--- Working data Enclosed Below ---

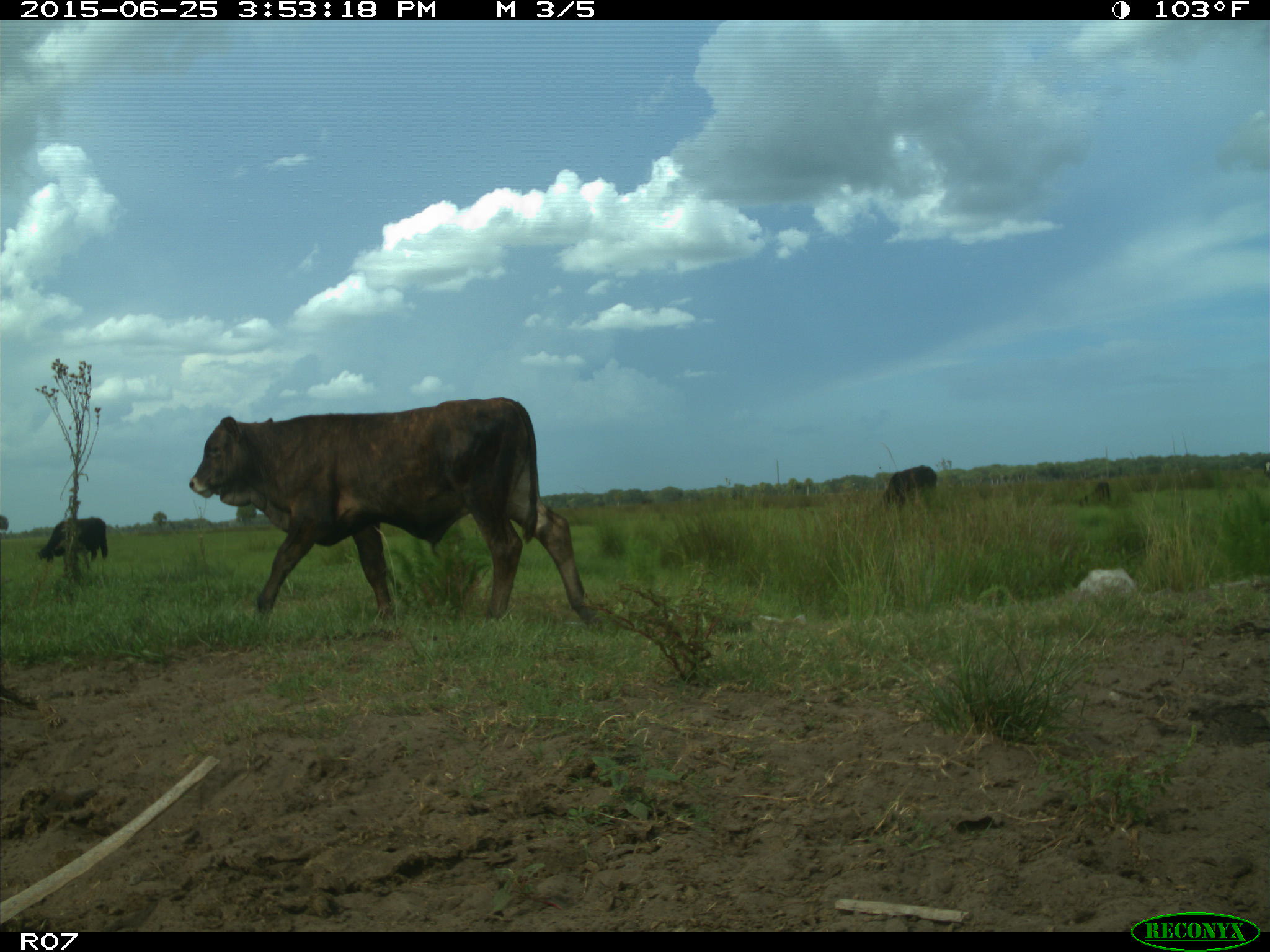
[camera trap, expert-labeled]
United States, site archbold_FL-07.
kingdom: Animalia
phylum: Chordata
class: Mammalia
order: Artiodactyla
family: Bovidae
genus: Bos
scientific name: Bos taurus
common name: domestic cow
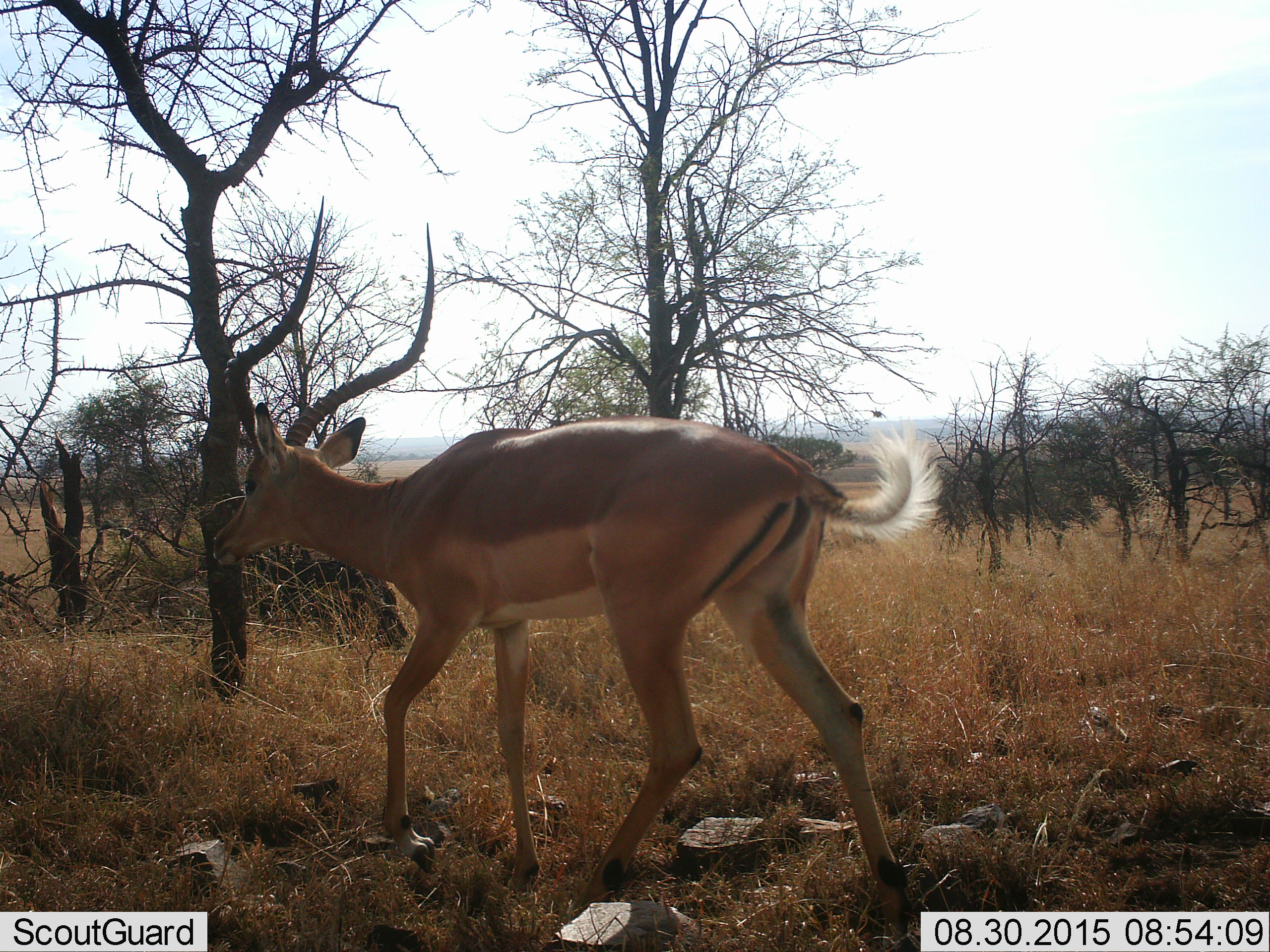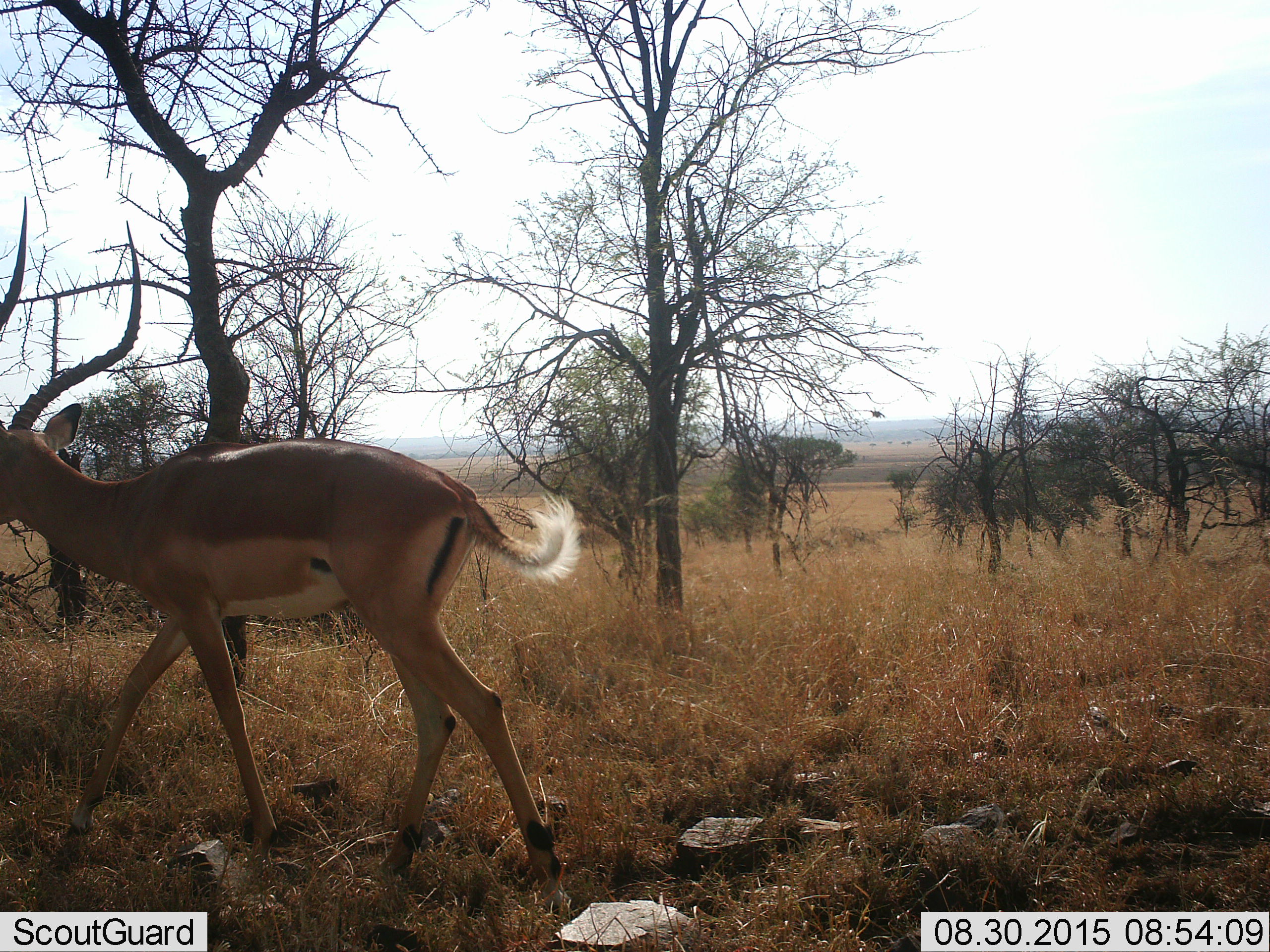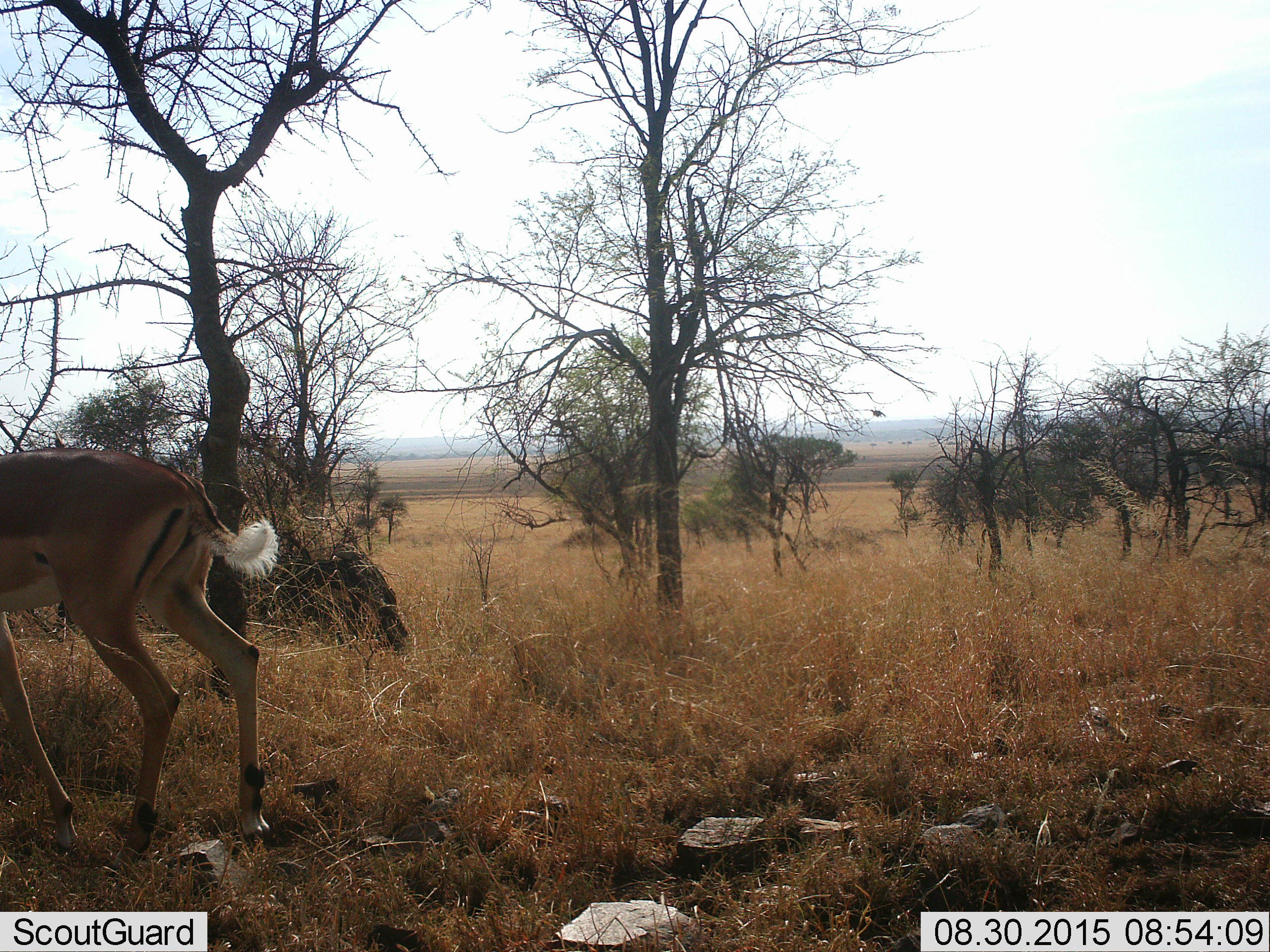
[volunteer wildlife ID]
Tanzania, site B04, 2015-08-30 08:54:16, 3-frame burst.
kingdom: Animalia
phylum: Chordata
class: Mammalia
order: Artiodactyla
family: Bovidae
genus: Aepyceros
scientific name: Aepyceros melampus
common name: impala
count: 1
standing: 8%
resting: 0%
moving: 100%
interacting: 0%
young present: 0%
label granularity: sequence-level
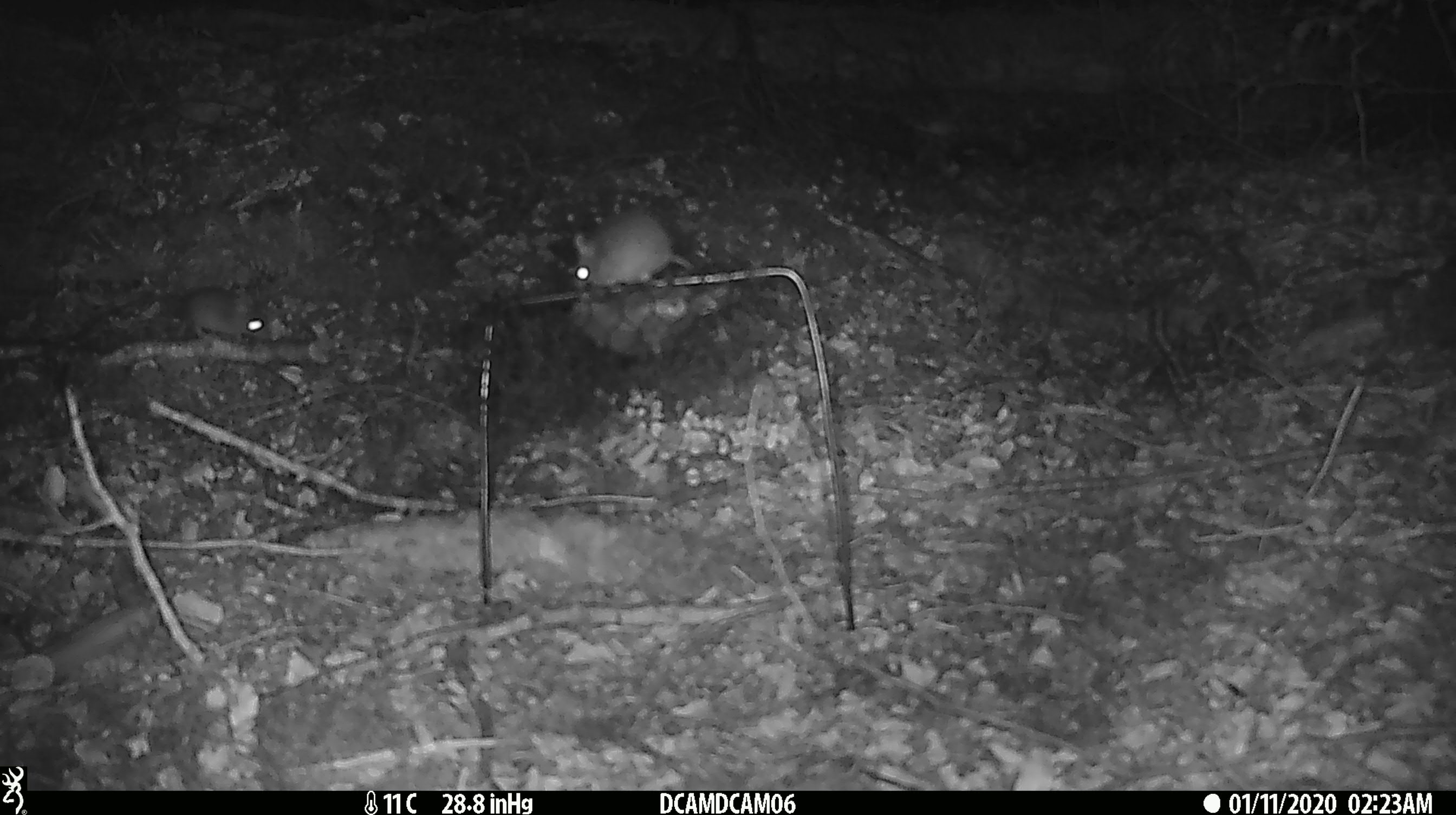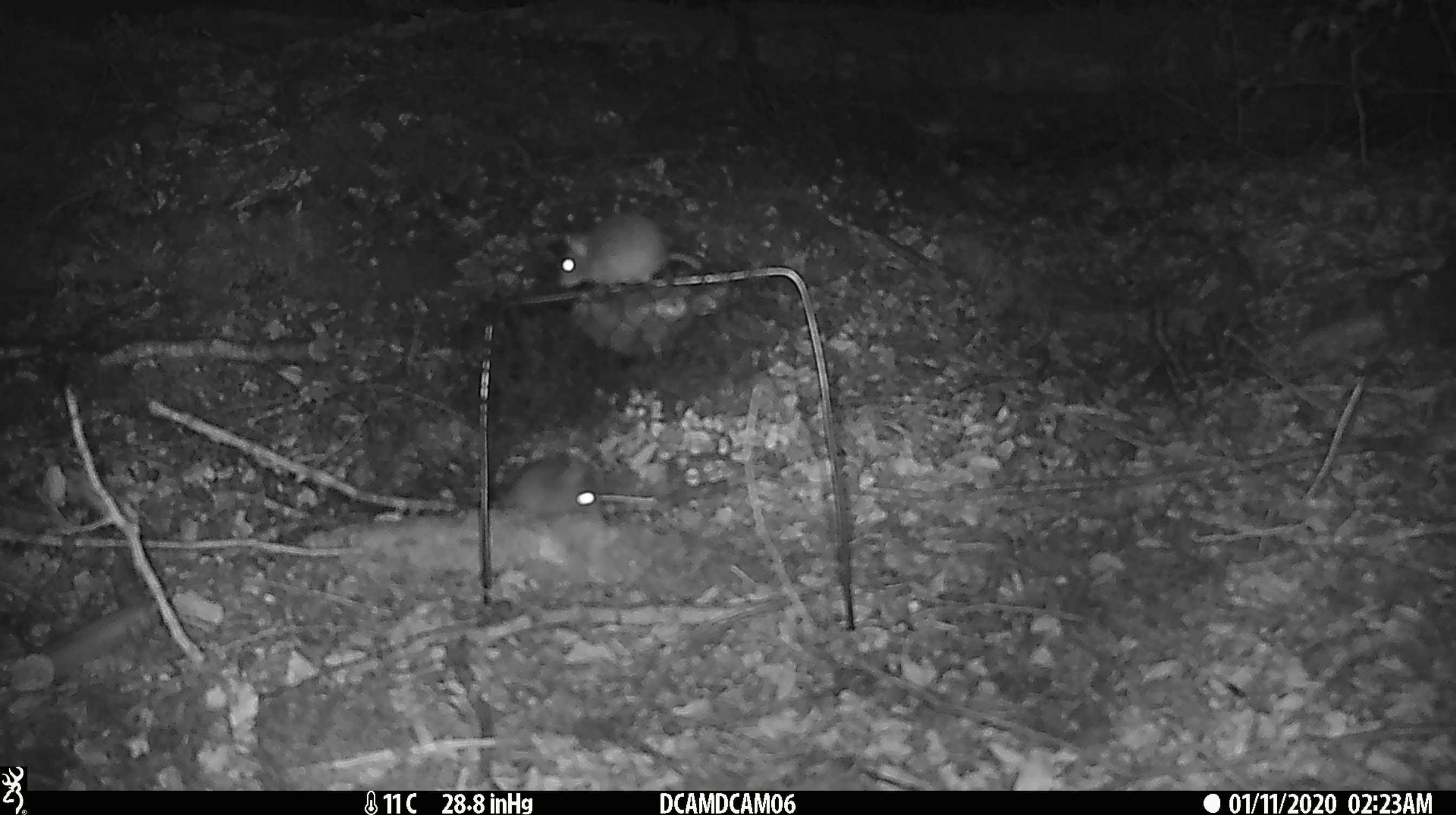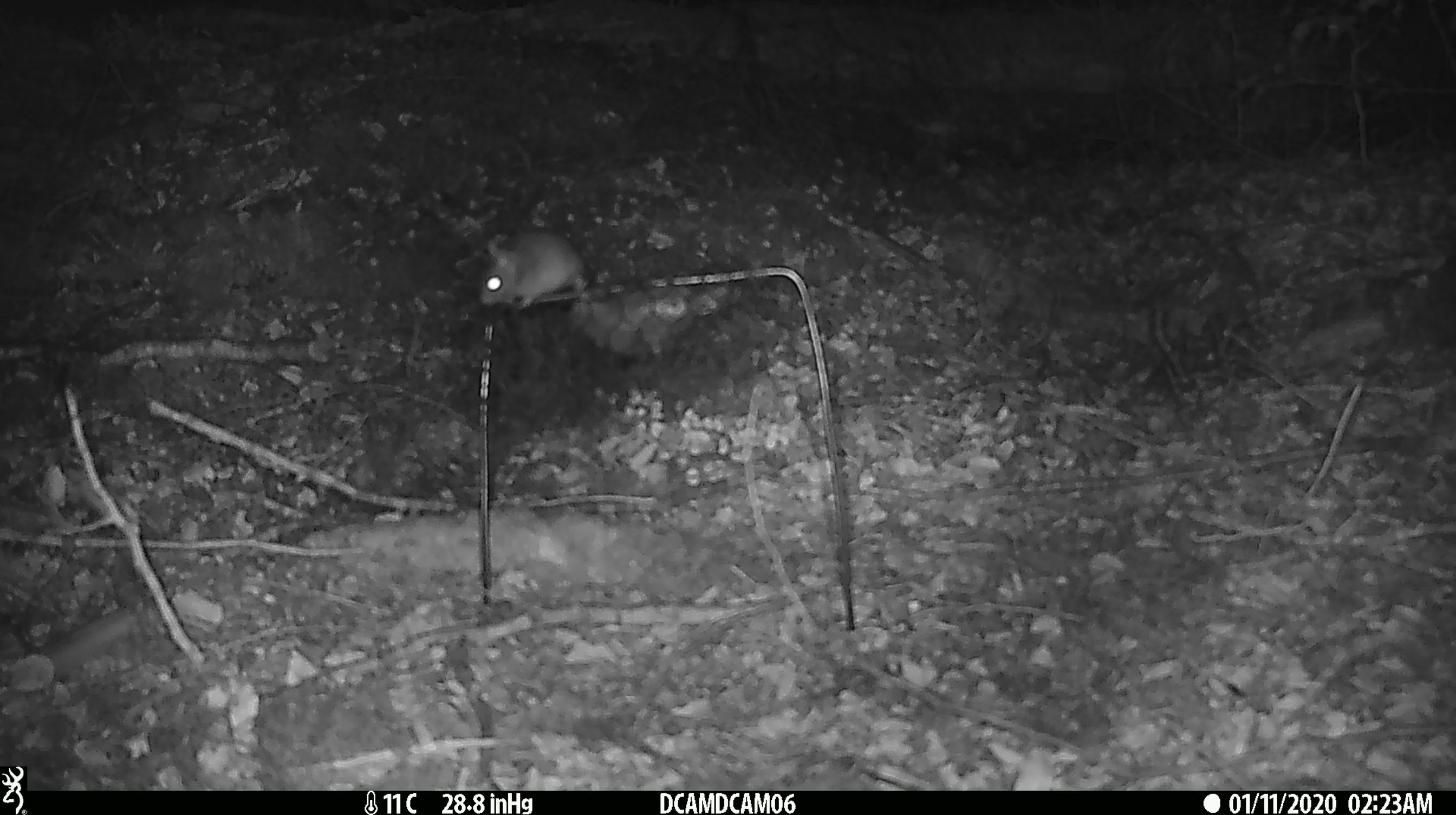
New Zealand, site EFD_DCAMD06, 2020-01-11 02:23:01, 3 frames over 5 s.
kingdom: Animalia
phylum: Chordata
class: Mammalia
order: Rodentia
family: Muridae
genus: Mus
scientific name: Mus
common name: mouse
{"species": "mouse (Mus)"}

--- End of Enclosed Working data ---

### What this task involves:
Print once more, exactly, the lines that start at the top of the records above and end at the line with "interacting: 0%", skipping all pictures.

### Final answer:
[camera trap, expert-labeled]
United States, site archbold_FL-07.
kingdom: Animalia
phylum: Chordata
class: Mammalia
order: Artiodactyla
family: Bovidae
genus: Bos
scientific name: Bos taurus
common name: domestic cow
[volunteer wildlife ID]
Tanzania, site B04, 2015-08-30 08:54:16, 3-frame burst.
kingdom: Animalia
phylum: Chordata
class: Mammalia
order: Artiodactyla
family: Bovidae
genus: Aepyceros
scientific name: Aepyceros melampus
common name: impala
count: 1
standing: 8%
resting: 0%
moving: 100%
interacting: 0%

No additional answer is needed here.